Hull ceased to listen. They were singing, but Joaquin Smith was marching, marching with the men of a hundred cities, with his black banner and its golden serpent fluttering. That serpent, Old Einar had said, was the Midgard Serpent, which ancient legend related had encircled the earth. It was the symbol of the Master’s dream, and for a moment Hull had a stirring of sympathy for that dream.
“No!” he growled to himself. “Freedom’s better, and it’s for us to blow the head from the Midgard Serpent.”
A voice sounded at his side. “Hull! Big Hull Tarvish! Are you too proud to notice humble folk?”
It was Vail Ormiston, her violet eyes whimsical below her smooth copper hair. He flushed; he was not used to the ways of these valley girls, who flirted frankly and openly in a manner impossible to the shy girls of the mountains. Yet he—well, in a way, he liked it, and he liked Vail Ormiston, and he remembered pleasantly an evening two days ago when he had sat and talked a full three hours with her on the bench by the tree that shaded Ormiston well.
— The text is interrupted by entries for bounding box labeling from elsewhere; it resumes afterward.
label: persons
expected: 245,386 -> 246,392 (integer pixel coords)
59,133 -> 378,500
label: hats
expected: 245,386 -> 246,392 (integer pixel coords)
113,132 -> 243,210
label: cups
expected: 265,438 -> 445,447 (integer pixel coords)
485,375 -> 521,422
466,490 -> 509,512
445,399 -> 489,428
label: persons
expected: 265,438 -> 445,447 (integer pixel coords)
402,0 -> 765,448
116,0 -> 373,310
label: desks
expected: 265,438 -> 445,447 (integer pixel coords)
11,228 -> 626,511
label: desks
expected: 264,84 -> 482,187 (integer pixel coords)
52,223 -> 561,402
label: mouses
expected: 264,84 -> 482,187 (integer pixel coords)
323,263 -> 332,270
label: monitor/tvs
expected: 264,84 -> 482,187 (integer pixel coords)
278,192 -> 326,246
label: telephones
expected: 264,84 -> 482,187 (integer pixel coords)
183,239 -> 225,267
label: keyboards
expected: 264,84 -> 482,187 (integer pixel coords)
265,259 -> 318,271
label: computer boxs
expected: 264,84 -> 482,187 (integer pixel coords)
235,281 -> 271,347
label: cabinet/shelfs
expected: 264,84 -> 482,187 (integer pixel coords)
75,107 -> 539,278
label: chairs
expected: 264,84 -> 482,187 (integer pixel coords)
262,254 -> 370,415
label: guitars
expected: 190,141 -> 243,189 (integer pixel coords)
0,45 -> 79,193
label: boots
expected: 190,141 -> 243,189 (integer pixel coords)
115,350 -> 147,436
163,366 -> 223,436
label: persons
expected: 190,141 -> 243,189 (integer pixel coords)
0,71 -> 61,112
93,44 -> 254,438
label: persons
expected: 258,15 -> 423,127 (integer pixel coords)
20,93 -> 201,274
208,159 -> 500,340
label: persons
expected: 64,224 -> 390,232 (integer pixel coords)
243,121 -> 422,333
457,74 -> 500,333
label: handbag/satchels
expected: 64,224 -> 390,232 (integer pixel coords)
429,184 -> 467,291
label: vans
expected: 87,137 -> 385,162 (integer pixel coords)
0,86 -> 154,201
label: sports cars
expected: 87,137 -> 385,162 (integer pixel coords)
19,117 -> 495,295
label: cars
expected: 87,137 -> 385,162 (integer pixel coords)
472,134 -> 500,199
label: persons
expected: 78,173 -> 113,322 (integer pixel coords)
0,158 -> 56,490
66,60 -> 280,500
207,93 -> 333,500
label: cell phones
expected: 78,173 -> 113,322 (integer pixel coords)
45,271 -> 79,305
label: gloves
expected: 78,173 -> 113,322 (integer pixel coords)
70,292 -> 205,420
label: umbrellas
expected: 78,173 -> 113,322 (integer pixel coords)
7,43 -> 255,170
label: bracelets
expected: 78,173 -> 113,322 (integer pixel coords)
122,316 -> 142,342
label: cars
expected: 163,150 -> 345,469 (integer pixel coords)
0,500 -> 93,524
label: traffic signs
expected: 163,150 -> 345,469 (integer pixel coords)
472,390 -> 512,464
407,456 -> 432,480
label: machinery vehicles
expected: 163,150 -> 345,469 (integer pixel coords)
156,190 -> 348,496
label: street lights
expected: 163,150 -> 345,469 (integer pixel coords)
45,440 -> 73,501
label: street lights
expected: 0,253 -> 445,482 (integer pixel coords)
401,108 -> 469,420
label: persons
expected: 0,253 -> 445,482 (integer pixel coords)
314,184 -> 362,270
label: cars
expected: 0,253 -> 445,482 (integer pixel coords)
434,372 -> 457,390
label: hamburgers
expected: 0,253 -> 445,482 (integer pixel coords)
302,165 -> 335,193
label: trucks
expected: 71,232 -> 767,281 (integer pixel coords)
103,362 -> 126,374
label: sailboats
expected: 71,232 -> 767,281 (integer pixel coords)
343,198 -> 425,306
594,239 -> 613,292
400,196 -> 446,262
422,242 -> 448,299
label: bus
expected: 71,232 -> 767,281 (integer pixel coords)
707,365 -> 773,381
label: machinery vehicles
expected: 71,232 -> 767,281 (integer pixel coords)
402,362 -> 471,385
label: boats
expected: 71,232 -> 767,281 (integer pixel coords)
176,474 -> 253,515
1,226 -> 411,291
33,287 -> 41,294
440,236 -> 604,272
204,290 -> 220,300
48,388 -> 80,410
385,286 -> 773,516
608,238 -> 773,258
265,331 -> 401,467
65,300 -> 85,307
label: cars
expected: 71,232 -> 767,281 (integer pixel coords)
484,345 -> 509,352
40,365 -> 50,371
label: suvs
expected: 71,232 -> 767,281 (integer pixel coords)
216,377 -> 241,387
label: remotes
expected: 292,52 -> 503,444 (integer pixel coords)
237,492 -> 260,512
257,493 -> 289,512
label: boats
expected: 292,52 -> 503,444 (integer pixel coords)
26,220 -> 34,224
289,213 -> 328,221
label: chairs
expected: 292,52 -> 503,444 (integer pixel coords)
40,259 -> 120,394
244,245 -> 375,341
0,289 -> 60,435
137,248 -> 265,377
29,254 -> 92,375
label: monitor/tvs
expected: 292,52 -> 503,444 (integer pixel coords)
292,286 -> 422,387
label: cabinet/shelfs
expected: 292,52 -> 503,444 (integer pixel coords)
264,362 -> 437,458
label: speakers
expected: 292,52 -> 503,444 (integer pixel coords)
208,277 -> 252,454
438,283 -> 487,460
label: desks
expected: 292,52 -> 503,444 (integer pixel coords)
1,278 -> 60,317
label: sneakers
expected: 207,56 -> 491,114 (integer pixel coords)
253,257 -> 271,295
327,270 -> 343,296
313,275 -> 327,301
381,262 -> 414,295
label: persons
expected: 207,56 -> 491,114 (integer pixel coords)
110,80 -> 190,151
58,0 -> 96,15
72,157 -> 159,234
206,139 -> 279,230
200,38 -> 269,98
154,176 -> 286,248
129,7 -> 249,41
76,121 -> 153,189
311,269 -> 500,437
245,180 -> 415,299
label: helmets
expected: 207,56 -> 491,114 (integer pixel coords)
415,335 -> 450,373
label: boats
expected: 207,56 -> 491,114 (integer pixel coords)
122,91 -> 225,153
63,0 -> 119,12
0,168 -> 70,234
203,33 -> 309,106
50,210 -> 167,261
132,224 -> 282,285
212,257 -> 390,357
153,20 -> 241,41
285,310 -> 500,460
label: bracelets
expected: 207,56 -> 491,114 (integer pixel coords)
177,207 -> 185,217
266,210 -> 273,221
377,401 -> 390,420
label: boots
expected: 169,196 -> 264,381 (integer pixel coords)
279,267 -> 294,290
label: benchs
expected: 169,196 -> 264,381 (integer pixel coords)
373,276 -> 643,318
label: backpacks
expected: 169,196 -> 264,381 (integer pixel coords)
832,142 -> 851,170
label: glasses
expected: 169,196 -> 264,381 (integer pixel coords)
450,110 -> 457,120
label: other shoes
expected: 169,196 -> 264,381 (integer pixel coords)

And he remembered the walk through the fields when she had shown him the mouth of the great ancient storm sewer that had run under the dead city, and that still stretched crumbling for miles underground toward the hills, and he recalled her story of how, when a child, she had lost herself in it, so that her father had planted the tangle of blackberry bushes that still concealed the opening.
He grinned, “Is it the eldarch’s daughter speaking of humble folk? Your father will be taxing me double if he hears of this.”
She tossed her helmet of metallic hair. “He will if he sees you in that Selui finery of yours.” Her eyes twinkled. “For whose eyes was it bought, Hull? For you’d be better saving your money.”
“Save silver, lose luck,” he retorted. After all, it wasn’t so difficult a task to talk to her. “Anyway, better a smile from you than the glitter of money.”
She laughed. “But how quickly you learn, mountainy! Still, what if I say I liked you better in tatters, with your powerful brown muscles quivering through the rips?”
“Do you say it, Vail?”
“Yes, then!”
He chuckled, raising his great hands to his shoulders. There was the rasp of tearing cloth, and a long rent gleamed in the back of his Selui shirt. “There, Vail!”
“Oh!” she gasped. “Hull, you wastrel! But it’s only a seam.” She fumbled in the bag at her belt. “Let me stitch it back for you.”
She bent behind him, and he could feel her breath on his skin, warm as spring sunshine. He set his jaw, scowled, and then plunged determinedly into what he had to say. “I’d like to talk to you again this evening, Vail.”
He sensed her smile at his back. “Would you?” she murmured demurely.
“Yes, if Enoch Ormiston hasn’t spoken first for your time.”
“But he has, Hull.”
He knew she was teasing him deliberately. “I’m sorry,” he said shortly.